Tutorial 57: XAudio2

Tutorial 57: XAudio2

In this tutorial we will look at the XAudio2 sound API. XAudio2 is the next version of DirectSound. It is similar to DirectSound in most respects but it adds some new features that are very useful when you want to get more control over the audio output.

The first main advantage is that you can now add DSP (digital signal processing) effects to your sounds on the fly. So, with DirectSound you would need to store a sound in its dry format, and also store a second version that had reverb added for example. Now you can just store the dry version of the sound and then add reverb using XAudio2 to the sound live whenever you want to.

The second thing XAudio2 can do is submix. This is similar to using multiple shaders to create an advanced effect, and now you will be able to do the same thing with sound. For example, you could take just a subset of sounds that are currently being played and add reverb to them and fade them out slowly, while not affecting the rest of the sounds playing.

There are also more features such as supporting 7.1 surround sound and more. You can review all the new features on the XAudio2 programming guide site.

For this XAudio2 tutorial we are going to mimic the original rastertek DirectSound tutorial and just play a single 44.1KHz stereo sound.

Framework

The framework has the new XAudioClass and XAudioSoundClass. These perform the same functions that the DirectSoundClass and SoundClass did from tutorial 55.

Xaudioclass.h

////////////////////////////////////////////////////////////////////////////////
// Filename: xaudioclass.h
////////////////////////////////////////////////////////////////////////////////
#ifndef _XAUDIOCLASS_H_
#define _XAUDIOCLASS_H_

The XAudio2 library must be linked, and the header for it must be included as well.

/////////////
// LINKING //
/////////////
#pragma comment(lib, "Xaudio2.lib")


//////////////
// INCLUDES //
//////////////
#include <xaudio2.h>
#include <stdio.h>


////////////////////////////////////////////////////////////////////////////////
// Class name: XAudioClass
////////////////////////////////////////////////////////////////////////////////
class XAudioClass
{
public:
    XAudioClass();
    XAudioClass(const XAudioClass&);
    ~XAudioClass();

    bool Initialize();
    void Shutdown();

    IXAudio2* GetXAudio2();

private:

We require interfaces to XAudio2 and a master voice.

    IXAudio2* m_xAudio2;
    IXAudio2MasteringVoice* m_masterVoice;
};

#endif

Xaudioclass.cpp

///////////////////////////////////////////////////////////////////////////////
// Filename: xaudioclass.cpp
///////////////////////////////////////////////////////////////////////////////
#include "xaudioclass.h"


XAudioClass::XAudioClass()
{
    m_xAudio2 = 0;
    m_masterVoice = 0;
}


XAudioClass::XAudioClass(const XAudioClass& other)
{
}


XAudioClass::~XAudioClass()
{
}


bool XAudioClass::Initialize()
{
    HRESULT result;

To use XAudio2 we need to initialize COM in multithreaded mode. If you have already initialized COM multithreading with DirectX 11 elsewhere then you don't have to do it here. But if you have initialized COM elsewhere and have not done so in multithreaded mode, then you will need to comment that out and use this initialize here instead.
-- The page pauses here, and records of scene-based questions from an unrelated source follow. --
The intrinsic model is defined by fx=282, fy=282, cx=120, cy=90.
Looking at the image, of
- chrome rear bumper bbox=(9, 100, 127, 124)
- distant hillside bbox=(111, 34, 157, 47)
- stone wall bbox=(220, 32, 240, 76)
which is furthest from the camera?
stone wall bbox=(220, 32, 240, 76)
    // Initialize COM first.
    result = CoInitializeEx(nullptr, COINIT_MULTITHREADED);
    if(FAILED(result))
    {
        return false;
    }

Next, we create our XAudio2 instance by calling XAudio2Create with the XAUDIO2_USE_DEFAULT_PROCESSOR option. Note that the official documentation says to use XAUDIO2_DEFAULT_PROCESSOR, but this is for older versions and you should not use that flag anymore.

    // Create an instance of the XAudio2 engine.
    result = XAudio2Create(&m_xAudio2, 0, XAUDIO2_USE_DEFAULT_PROCESSOR);
    if(FAILED(result))
    {
        return false;
    }

Finally, we create our mastering voice. This is the final output stage in the audio graph that then sends the data to our audio output device.

    // Create the mastering voice.
    result = m_xAudio2->CreateMasteringVoice(&m_masterVoice);
    if(FAILED(result))
    {
        return false;
    }

    return true;
}


void XAudioClass::Shutdown()
{
    // Release the master voice.
    if(m_masterVoice)
    {
        m_masterVoice->DestroyVoice();
        m_masterVoice = 0;
    }

    // Release the Xaudio2 interface.
    if(m_xAudio2)
    {
        m_xAudio2->Release();
        m_xAudio2 = 0;
    }

    // Uninitialize COM.
    CoUninitialize();

    return;
}

We create a GetXAudio2 function to easily get the interface to the XAudio2 system.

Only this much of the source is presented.